Model2 Multiple Linear Regression
Adding feature variables for government regulations:
mlm <- PI_expected_diff_imp ~ percent.pic + soe_week + sah_week + yes_closures_daycare + yes_closures_retail +
yes_face_coverings + yes_travel_restrictions + all_gatherings_banned
model2 <- lm( formula = mlm, data = train_PI )
summary( model2 )
##
## Call:
## lm(formula = mlm, data = train_PI)
##
## Residuals:
## Min 1Q Median 3Q Max
## -8.7475 -1.1220 -0.0027 1.1443 10.6079
##
## Coefficients:
## Estimate Std. Error t value Pr(>|t|)
## (Intercept) -4.8862 3.3489 -1.459 0.145142
## percent.pic 0.4790 0.0103 46.506 < 2e-16 ***
## soe_week -0.5948 0.1642 -3.623 0.000319 ***
## sah_week 0.3978 0.1743 2.282 0.022889 *
## yes_closures_daycareTRUE 0.5817 0.2815 2.067 0.039229 *
## yes_closures_retailTRUE 1.6495 0.3436 4.801 2.05e-06 ***
## yes_face_coveringsTRUE -0.2041 0.2342 -0.871 0.383902
## yes_travel_restrictionsTRUE -0.5680 0.2219 -2.560 0.010733 *
## all_gatherings_bannedTRUE -0.3411 0.2746 -1.242 0.214742
## ---
## Signif. codes: 0 '***' 0.001 '**' 0.01 '*' 0.05 '.' 0.1 ' ' 1
##
## Residual standard error: 2.242 on 539 degrees of freedom
## (178 observations deleted due to missingness)

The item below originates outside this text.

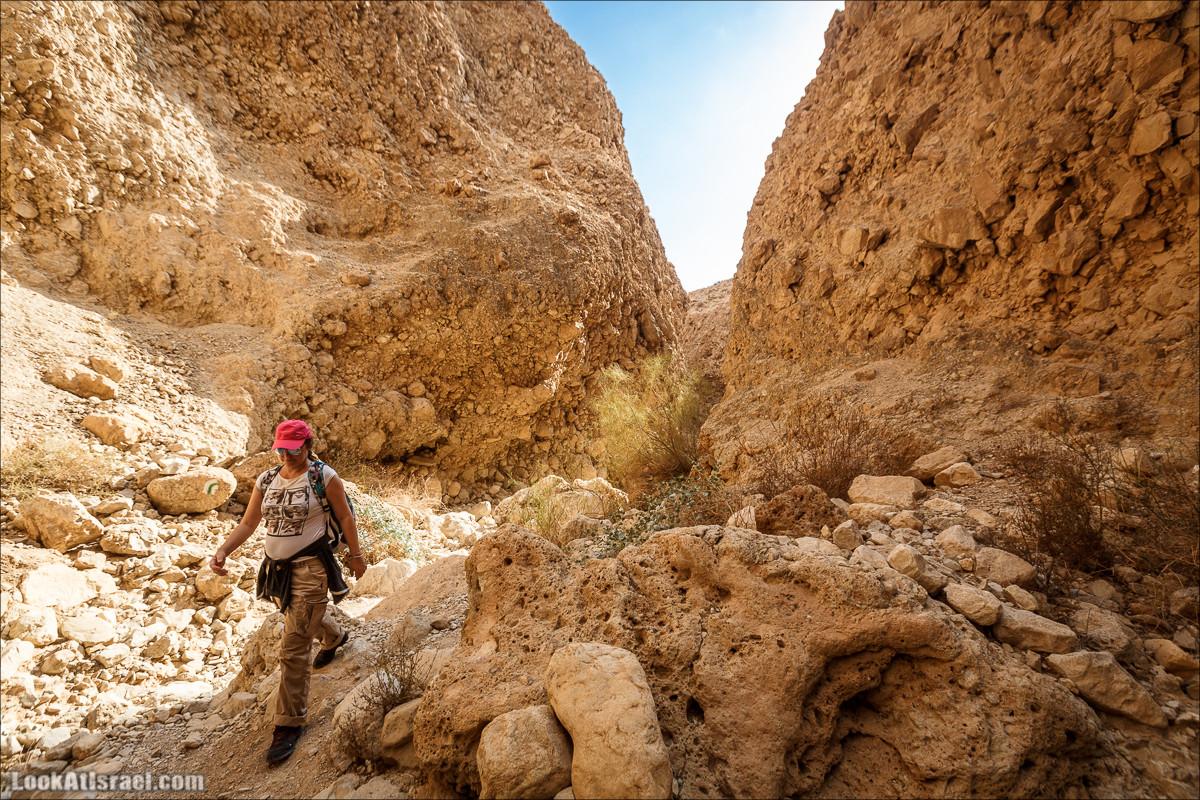 Ущелье Сальвадора   Wadi Salvadora   ואדי סלבדורה   LookAtIsrael.com - Фото путешествия по Израилю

## Multiple R-squared: 0.8159, Adjusted R-squared: 0.8131
## F-statistic: 298.5 on 8 and 539 DF, p-value: < 2.2e-16
step_m2 <- step( model2 )
## Start: AIC=893.71
## PI_expected_diff_imp ~ percent.pic + soe_week + sah_week + yes_closures_daycare +
## yes_closures_retail + yes_face_coverings + yes_travel_restrictions +
## all_gatherings_banned
##
## Df Sum of Sq RSS AIC
## - yes_face_coverings 1 3.8 2712.7 892.48
## - all_gatherings_banned 1 7.8 2716.6 893.28
## <none> 2708.9 893.71
## - yes_closures_daycare 1 21.5 2730.3 896.04
## - sah_week 1 26.2 2735.0 896.98
## - yes_travel_restrictions 1 32.9 2741.8 898.34
## - soe_week 1 66.0 2774.8 904.90
## - yes_closures_retail 1 115.9 2824.7 914.66
## - percent.pic 1 10869.9 13578.8 1775.07
##
## Step: AIC=892.48
## PI_expected_diff_imp ~ percent.pic + soe_week + sah_week + yes_closures_daycare +
## yes_closures_retail + yes_travel_restrictions + all_gatherings_banned
##
## Df Sum of Sq RSS AIC
## - all_gatherings_banned 1 7.2 2719.9 891.94
## <none> 2712.7 892.48
## - yes_closures_daycare 1 21.1 2733.8 894.73
## - yes_travel_restrictions 1 29.4 2742.1 896.39
## - sah_week 1 37.9 2750.6 898.09
## - soe_week 1 64.3 2777.0 903.32
## - yes_closures_retail 1 122.7 2835.4 914.73
## - percent.pic 1 10935.7 13648.4 1775.88
##
## Step: AIC=891.94
## PI_expected_diff_imp ~ percent.pic + soe_week + sah_week + yes_closures_daycare +
## yes_closures_retail + yes_travel_restrictions
##
## Df Sum of Sq RSS AIC
## <none> 2719.9 891.94
## - yes_closures_daycare 1 22.6 2742.5 894.48
## - yes_travel_restrictions 1 23.8 2743.7 894.72
## - soe_week 1 57.9 2777.9 901.49
## - sah_week 1 76.9 2796.8 905.21
## - yes_closures_retail 1 141.1 2861.1 917.67
## - percent.pic 1 10934.5 13654.4 1774.12
summary( step_m2 )
##
## Call:
## lm(formula = PI_expected_diff_imp ~ percent.pic + soe_week +
## sah_week + yes_closures_daycare + yes_closures_retail + yes_travel_restrictions,
## data = train_PI)
##
## Residuals:
## Min 1Q Median 3Q Max
## -8.5314 -1.1072 -0.0158 1.1423 10.4794
##
## Coefficients:
## Estimate Std. Error t value Pr(>|t|)
## (Intercept) -7.88802 2.66609 -2.959 0.003225 **
## percent.pic 0.47807 0.01025 46.636 < 2e-16 ***
## soe_week -0.54266 0.15985 -3.395 0.000737 ***
## sah_week 0.55038 0.14077 3.910 0.000104 ***
## yes_closures_daycareTRUE 0.59589 0.28099 2.121 0.034402 *
## yes_closures_retailTRUE 1.76926 0.33391 5.299 1.7e-07 ***
## yes_travel_restrictionsTRUE -0.44996 0.20678 -2.176 0.029986 *
## ---
## Signif. codes: 0 '***' 0.001 '**' 0.01 '*' 0.05 '.' 0.1 ' ' 1
##
## Residual standard error: 2.242 on 541 degrees of freedom
## (178 observations deleted due to missingness)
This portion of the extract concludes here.